Proof involving the Pigeonhole principle

Question

Prove that among any given $n + 1$ positive integers, there are always two whose difference is divisible by $n$

My Answer:

Using Pigeonhole principle:

From a set of at least $2$ different $n+1$ positive integers the difference between $n+1$ integers will always have a case where it is divisible by $n$. Because if there is $n+1$ integers which can be pigeons in this case then there must be at least $n$ holes where $n+1$ integers can divide by $n$. Although this does not mean all $n+1$ integers can be divisible by $n$ but there are cases where they can be.

Examples:

• $(16 - 13) / 2$ is not divisible by $n$ for $n+1$ integers, where $n = 2$.
• $(15 - 13) / 2 = 1$ is divisible by $n$, where $n = 2$.
• $(13-12) + (16-14) / 4$ is not divisible by $n$, where $n = 4$.

Answer 1

While the pigeonhle principle can be used here, the proof you give is not very clear.
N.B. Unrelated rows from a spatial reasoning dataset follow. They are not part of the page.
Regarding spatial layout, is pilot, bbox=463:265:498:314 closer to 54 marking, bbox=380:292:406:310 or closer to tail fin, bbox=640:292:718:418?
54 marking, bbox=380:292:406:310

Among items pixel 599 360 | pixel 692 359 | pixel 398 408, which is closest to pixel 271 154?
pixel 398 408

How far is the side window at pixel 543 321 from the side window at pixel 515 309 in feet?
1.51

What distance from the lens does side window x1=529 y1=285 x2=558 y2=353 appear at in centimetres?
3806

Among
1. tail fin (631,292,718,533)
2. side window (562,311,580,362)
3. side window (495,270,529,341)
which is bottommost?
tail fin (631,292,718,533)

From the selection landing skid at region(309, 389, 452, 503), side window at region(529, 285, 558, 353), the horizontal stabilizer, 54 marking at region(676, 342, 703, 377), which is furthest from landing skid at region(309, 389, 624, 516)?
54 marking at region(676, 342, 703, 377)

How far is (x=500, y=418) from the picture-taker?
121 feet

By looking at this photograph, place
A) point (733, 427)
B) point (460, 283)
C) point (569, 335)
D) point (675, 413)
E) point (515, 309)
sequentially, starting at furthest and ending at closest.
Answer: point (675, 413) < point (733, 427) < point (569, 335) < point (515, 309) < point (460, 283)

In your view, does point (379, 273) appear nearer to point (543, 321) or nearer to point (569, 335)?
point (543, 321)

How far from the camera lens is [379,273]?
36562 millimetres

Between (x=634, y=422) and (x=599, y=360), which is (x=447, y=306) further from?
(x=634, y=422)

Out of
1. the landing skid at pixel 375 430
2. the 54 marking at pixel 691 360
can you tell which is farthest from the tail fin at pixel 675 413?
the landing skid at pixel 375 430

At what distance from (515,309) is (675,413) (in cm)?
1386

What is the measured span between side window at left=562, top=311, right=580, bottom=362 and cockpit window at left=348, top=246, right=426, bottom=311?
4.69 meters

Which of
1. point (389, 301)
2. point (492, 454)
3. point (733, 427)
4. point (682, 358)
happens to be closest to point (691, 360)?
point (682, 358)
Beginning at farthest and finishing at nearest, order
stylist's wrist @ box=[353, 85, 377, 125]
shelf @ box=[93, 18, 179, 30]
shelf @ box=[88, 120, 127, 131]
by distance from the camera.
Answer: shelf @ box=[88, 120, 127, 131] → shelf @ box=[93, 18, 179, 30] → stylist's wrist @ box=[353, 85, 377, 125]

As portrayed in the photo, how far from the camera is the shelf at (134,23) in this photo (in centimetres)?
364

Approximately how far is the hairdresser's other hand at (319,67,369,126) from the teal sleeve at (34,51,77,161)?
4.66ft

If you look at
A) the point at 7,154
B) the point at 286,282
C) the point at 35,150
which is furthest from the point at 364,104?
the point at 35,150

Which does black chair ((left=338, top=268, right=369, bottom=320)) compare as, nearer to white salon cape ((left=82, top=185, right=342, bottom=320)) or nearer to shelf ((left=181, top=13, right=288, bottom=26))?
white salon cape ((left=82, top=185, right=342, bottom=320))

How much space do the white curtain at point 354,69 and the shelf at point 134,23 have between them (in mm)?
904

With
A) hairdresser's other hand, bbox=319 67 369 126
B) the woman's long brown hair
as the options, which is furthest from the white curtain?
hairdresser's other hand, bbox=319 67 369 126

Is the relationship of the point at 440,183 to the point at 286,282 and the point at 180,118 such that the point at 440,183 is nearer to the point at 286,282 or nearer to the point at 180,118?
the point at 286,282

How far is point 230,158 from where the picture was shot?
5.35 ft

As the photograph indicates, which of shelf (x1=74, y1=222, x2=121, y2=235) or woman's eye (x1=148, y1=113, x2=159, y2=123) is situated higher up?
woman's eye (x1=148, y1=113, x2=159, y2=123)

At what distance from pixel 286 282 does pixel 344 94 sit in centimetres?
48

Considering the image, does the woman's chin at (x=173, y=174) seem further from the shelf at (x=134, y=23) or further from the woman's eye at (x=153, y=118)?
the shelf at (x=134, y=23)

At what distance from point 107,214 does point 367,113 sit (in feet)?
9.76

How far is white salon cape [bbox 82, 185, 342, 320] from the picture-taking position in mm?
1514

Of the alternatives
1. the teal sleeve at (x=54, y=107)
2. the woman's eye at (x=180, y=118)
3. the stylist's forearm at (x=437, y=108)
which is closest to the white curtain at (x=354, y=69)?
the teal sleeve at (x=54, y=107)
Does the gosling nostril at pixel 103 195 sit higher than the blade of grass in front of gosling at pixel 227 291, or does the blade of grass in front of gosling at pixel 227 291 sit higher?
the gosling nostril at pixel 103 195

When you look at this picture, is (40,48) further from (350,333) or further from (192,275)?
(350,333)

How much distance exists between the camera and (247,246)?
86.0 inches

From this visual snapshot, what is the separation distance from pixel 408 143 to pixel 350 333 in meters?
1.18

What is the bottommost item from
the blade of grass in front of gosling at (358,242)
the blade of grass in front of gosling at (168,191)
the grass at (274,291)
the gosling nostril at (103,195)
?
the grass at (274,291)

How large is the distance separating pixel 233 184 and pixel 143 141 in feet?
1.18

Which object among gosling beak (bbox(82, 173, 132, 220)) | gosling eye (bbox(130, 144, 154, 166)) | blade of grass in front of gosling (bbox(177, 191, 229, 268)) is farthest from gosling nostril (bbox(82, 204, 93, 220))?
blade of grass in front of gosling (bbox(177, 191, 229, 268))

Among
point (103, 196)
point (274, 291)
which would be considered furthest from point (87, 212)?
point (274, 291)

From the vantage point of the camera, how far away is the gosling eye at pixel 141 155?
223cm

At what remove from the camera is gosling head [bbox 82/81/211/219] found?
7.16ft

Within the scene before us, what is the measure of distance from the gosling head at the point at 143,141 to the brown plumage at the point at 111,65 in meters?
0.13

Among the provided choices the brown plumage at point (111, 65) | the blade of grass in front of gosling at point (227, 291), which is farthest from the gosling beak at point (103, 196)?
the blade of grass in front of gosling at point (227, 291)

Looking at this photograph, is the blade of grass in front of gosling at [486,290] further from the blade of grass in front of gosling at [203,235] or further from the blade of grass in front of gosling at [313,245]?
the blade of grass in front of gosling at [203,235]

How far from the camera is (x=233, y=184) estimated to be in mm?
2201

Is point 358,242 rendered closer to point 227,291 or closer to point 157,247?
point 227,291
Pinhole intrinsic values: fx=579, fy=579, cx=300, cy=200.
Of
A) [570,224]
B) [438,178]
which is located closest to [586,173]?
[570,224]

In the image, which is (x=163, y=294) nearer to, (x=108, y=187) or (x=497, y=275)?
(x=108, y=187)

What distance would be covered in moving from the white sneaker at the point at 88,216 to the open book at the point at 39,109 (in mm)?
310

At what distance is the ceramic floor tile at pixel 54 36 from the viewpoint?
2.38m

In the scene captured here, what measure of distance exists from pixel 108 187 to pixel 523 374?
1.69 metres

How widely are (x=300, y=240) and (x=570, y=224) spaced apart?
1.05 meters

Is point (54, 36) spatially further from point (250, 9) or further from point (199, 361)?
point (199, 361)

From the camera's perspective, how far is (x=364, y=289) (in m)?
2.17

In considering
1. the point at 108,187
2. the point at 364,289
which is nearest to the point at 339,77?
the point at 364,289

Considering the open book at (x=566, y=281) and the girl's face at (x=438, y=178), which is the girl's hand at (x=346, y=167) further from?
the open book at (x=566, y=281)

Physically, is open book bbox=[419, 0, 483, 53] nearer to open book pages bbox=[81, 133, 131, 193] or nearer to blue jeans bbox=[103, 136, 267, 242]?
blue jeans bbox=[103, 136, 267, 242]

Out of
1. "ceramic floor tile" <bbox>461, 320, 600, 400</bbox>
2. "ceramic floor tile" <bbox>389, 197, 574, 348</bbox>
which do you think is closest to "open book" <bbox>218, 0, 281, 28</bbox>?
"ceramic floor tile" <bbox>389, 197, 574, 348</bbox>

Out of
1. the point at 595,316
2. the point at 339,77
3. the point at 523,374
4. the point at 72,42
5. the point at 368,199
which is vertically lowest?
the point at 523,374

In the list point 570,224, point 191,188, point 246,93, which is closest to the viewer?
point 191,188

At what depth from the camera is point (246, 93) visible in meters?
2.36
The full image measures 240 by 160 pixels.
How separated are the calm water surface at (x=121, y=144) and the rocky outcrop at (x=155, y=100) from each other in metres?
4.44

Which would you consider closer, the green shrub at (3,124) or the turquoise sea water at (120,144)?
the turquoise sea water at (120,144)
Try using as the holes the set of integers mod $n$. Then for each of the $n+1$ given integers $m_k$ create a "pigeon" by mapping $m_k \mapsto (m_k \mod n)$.

Any two $m_k$ with the same values mod $n$ will have a difference divisible by $n$.

Now if no difference is divisible by $n$ you have fit $n+1$ pigeons into $n$ holes, which is a contradiction.